While DePasquale said he was "convinced" that Pennsylvania's charter-school law requires schools to have their own boards — rather than being run jointly by a management organization — lawmakers and the governor "should make the law clear," he said.

"A lot of parents want choice, but we have to make sure they are quality choices," DePasquale said.

The School Reform Commission voted in December that there were grounds not to renew the charters for two Aspira-managed schools, Olney Charter High School and John B. Stetson, which the SRC previously turned over to the Latino community organization in hopes of improving their academic performances.

The school district has flagged fiscal and academic issues with both schools, which are operating under expired charters. Public hearings must still be conducted, and then another vote taken not to renew the charters.

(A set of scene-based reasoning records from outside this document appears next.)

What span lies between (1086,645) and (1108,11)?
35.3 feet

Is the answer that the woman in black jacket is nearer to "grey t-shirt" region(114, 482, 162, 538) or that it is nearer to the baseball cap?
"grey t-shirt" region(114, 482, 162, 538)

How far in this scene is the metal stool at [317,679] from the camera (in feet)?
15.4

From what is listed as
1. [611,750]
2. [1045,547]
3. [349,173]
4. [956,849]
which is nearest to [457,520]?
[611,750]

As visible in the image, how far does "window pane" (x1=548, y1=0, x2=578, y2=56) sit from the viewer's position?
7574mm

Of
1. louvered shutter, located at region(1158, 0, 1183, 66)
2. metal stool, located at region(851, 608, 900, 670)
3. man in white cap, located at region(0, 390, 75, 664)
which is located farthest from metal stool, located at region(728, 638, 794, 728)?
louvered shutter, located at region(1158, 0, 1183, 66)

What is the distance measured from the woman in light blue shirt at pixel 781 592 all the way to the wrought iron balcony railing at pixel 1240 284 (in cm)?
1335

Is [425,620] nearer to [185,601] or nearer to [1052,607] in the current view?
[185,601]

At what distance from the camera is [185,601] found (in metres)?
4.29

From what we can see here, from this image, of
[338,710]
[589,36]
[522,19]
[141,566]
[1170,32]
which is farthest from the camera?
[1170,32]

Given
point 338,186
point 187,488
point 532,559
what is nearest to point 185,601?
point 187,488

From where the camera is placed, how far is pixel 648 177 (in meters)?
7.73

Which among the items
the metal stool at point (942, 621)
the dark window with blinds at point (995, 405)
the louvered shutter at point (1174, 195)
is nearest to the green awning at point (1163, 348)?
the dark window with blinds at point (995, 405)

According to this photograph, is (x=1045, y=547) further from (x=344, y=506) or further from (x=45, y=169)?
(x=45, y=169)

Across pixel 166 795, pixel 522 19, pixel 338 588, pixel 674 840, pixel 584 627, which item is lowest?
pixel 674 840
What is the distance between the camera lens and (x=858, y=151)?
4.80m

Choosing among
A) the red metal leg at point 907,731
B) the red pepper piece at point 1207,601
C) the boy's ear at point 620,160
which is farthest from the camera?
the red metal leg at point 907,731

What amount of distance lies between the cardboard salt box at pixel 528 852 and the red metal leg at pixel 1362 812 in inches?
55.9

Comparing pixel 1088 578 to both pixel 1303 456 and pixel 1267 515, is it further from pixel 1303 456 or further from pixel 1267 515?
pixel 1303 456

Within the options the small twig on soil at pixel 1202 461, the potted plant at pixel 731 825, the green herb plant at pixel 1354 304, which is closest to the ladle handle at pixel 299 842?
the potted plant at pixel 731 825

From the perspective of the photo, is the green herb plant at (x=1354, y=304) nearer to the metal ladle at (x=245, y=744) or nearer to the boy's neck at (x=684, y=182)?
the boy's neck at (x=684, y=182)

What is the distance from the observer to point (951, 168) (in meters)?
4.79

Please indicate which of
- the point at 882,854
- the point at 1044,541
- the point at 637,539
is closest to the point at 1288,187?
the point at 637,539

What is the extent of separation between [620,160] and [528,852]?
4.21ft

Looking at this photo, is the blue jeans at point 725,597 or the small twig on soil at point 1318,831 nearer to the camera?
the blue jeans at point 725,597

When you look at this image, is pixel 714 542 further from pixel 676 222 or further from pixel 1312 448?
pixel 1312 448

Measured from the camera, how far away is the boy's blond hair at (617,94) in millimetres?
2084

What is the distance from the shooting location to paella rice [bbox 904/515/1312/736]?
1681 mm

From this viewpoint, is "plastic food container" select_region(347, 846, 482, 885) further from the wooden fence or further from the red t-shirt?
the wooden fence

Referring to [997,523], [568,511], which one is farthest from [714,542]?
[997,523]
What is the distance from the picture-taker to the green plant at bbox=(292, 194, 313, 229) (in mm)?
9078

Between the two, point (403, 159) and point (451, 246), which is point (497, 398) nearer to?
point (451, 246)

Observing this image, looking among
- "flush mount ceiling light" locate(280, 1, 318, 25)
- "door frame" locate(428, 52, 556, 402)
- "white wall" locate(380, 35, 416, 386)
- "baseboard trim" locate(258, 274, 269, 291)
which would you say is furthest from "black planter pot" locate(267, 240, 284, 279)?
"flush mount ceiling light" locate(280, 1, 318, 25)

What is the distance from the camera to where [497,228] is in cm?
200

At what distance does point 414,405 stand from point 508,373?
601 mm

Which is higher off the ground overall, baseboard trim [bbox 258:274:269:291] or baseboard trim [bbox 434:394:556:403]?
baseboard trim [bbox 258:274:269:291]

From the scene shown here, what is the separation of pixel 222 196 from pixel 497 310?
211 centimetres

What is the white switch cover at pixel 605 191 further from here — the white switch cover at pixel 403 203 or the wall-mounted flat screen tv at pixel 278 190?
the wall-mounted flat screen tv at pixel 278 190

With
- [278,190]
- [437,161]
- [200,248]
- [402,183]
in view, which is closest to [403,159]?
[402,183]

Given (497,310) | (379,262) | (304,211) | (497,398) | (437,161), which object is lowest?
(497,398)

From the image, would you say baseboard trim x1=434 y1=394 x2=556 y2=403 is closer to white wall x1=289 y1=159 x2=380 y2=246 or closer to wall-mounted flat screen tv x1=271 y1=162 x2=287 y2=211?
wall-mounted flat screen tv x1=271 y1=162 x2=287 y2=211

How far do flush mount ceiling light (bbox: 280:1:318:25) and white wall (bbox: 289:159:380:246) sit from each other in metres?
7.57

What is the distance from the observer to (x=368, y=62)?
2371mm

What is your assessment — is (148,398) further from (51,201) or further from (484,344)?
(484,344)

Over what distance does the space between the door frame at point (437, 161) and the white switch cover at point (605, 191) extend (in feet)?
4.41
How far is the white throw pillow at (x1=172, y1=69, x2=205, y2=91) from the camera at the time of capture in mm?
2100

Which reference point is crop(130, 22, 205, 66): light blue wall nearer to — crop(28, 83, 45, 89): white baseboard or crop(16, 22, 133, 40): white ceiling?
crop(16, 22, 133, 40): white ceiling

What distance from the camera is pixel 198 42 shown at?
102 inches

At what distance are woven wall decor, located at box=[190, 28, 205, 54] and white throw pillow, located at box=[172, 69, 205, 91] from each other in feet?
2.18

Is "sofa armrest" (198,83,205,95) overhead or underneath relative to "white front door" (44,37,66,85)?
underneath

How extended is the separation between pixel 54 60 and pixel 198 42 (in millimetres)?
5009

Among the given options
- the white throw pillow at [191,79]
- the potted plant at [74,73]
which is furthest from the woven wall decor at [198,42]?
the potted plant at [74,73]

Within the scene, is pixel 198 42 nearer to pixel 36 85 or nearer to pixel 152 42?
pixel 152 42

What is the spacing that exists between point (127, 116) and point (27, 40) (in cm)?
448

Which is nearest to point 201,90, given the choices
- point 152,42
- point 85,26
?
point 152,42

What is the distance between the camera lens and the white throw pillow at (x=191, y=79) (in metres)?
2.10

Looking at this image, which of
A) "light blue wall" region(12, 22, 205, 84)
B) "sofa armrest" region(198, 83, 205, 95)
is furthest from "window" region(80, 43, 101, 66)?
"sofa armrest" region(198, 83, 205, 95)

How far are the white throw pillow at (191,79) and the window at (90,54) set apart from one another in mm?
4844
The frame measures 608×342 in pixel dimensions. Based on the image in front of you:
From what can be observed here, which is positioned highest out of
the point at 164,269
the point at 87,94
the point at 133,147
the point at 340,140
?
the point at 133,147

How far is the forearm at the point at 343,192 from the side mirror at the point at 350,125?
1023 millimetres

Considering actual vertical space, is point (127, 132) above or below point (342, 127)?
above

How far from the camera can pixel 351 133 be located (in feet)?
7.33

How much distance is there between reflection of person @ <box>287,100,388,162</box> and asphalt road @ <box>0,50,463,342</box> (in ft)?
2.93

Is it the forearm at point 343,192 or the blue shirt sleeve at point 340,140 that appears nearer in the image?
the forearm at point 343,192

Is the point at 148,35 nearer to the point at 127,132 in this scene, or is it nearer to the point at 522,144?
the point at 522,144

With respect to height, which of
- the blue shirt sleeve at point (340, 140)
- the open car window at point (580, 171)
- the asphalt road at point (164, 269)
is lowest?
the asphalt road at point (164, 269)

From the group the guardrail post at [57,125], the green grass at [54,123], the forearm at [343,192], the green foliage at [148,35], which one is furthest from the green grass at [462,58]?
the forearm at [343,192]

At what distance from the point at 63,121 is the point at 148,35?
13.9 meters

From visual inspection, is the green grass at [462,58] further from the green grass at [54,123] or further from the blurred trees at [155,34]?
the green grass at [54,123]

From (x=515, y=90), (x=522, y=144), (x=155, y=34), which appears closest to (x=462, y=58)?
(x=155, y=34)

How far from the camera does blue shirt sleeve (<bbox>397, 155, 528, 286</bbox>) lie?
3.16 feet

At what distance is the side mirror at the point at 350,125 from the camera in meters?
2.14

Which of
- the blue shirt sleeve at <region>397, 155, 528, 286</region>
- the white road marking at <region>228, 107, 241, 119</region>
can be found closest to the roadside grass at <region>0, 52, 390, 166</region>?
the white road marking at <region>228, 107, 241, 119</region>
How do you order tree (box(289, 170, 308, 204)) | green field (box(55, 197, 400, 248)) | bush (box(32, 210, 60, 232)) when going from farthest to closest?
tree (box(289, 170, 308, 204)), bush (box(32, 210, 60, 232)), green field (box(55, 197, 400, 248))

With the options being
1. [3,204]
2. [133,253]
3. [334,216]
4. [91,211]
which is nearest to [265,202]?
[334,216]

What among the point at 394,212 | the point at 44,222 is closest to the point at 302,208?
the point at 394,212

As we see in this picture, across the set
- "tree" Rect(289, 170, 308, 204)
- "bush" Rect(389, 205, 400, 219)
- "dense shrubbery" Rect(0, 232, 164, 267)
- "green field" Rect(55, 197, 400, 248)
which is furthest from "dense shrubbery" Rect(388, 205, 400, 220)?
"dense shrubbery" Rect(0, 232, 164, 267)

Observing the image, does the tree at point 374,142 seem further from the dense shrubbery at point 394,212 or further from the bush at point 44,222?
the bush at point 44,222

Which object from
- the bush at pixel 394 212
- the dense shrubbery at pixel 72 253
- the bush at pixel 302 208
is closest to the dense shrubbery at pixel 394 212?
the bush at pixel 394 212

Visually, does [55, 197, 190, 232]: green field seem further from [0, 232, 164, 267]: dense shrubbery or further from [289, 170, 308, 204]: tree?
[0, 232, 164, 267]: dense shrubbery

Charters for two other Aspira schools in Philadelphia — Pantoja and Eugenio Maria de Hostos Charter School — are due to expire this year. Like other cyber charter schools, the Aspira Bilingual Cyber Charter School enrolls students from across Pennsylvania and is authorized by the state.

DePasquale declined to comment on whether schools should be closed. But with Philadelphia soon to take back control of its schools, "now is the ideal time for new board members to take a close look at Aspira and other charter schools," DePasquale said.

The audit covered the July 2013 through June 2016 period. As of June 30, 2016, Aspira and its subsidiaries owed more than $17 million in long-term debt, according to DePasquale. More than $14 million in debt was secured with pledged collateral of the charter schools.

DePasquale said there were no records of the charter schools' boards having authorized the pledging of the collateral.

DePasquale noted that reductions in the per-student tuition rate paid by the Philadelphia School District in 2015 and 2016 could explain "at least partially [Aspira's] drop in financial position."

In all three years of the audit, most of Aspira's schools overspent their budgeted expenditures, according to DePasquale.

Trujillo said the organization had experienced "an absolute turnaround" in the last two years.

Of the organization's management, "anybody who's ever been to Olney prior to Aspira management, would never want Olney to return back to what it was like before Aspira managed it," Trujillo said.